Exercise and Alcohol – Not All Good, Not All Bad John Mellor, Locum Consultant Physician, Day Assessment Unit, Southend University Hospital Dr Mellor gave a fascinating talk highlighting the public perception of the benefits and risks of alcohol and exercise. Inactivity increases stroke three-fold and CHD two-fold. Socioeconomic factors such as sex, age and race also play a role in practising exercise. Dr Mellor discussed the effect of habitual exercise on the risk of sudden death during exercise.
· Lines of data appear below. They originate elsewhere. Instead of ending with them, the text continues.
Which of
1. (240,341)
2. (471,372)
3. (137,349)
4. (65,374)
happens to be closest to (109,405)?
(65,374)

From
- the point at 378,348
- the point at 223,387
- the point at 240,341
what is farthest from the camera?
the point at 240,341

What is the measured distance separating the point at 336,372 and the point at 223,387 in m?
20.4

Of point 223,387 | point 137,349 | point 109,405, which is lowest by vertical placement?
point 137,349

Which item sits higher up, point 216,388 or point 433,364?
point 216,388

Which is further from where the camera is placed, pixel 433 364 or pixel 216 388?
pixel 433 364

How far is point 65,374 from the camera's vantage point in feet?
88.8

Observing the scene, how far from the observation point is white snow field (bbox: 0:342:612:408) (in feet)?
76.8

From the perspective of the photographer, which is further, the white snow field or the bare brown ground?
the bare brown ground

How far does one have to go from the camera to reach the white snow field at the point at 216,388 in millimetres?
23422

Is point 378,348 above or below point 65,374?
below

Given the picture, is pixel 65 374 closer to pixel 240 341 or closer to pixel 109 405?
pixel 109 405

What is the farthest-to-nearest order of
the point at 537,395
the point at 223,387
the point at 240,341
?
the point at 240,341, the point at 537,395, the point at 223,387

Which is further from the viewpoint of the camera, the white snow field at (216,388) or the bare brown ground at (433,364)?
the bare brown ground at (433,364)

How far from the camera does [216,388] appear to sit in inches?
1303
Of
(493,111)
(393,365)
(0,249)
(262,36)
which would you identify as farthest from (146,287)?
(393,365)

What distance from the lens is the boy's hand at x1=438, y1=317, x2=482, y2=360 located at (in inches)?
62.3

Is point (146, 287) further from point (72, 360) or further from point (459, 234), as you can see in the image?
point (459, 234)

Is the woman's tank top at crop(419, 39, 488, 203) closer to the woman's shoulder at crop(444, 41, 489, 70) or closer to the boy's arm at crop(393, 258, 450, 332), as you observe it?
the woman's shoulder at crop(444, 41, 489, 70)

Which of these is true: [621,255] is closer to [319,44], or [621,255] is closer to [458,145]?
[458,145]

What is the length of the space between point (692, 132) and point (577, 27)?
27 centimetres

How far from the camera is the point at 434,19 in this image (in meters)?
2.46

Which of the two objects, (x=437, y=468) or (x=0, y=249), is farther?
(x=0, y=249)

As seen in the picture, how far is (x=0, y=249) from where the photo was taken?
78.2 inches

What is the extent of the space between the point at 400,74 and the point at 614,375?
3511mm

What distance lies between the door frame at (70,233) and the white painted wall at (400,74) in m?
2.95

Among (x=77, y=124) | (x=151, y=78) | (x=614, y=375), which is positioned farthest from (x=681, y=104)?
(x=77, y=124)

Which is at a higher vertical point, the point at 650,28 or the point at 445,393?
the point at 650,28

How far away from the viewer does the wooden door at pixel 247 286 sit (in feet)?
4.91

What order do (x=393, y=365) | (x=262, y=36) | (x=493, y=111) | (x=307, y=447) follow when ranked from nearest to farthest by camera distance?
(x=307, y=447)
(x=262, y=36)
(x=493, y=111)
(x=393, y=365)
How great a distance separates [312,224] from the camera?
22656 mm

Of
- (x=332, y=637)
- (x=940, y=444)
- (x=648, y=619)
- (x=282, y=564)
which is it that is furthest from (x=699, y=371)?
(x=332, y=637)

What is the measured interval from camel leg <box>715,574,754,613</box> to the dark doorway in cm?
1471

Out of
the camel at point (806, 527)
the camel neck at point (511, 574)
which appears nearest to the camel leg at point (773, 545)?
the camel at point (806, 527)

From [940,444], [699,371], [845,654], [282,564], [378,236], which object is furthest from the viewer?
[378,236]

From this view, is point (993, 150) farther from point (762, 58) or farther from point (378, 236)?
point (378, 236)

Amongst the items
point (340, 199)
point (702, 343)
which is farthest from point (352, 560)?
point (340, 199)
He went on to discuss the French Mediterranean paradox and he showed some data that the low CHD mortality rates there are similar to those in Japan or China, while the high saturated fat intake and serum cholesterol are equal to those of the UK and USA. He finished the talk with a quote by Thomas Jefferson “I think it is a great error to consider a heavy tax on wines as a luxury: on the contrary it is a tax on the health of our citizens”.

Close of meeting

The President drew the meeting to a close by thanking the speakers and members. Special thanks were also given to the pharmaceutical companies for their generous contributions in providing sponsorship for the scientific meeting.


To conclude the day, the Society Dinner was held at the Ocean Beach Restaurant, an excellent location on the Eastern Esplanade, with aperitifs and dessert served on the decking overlooking the beach and sea.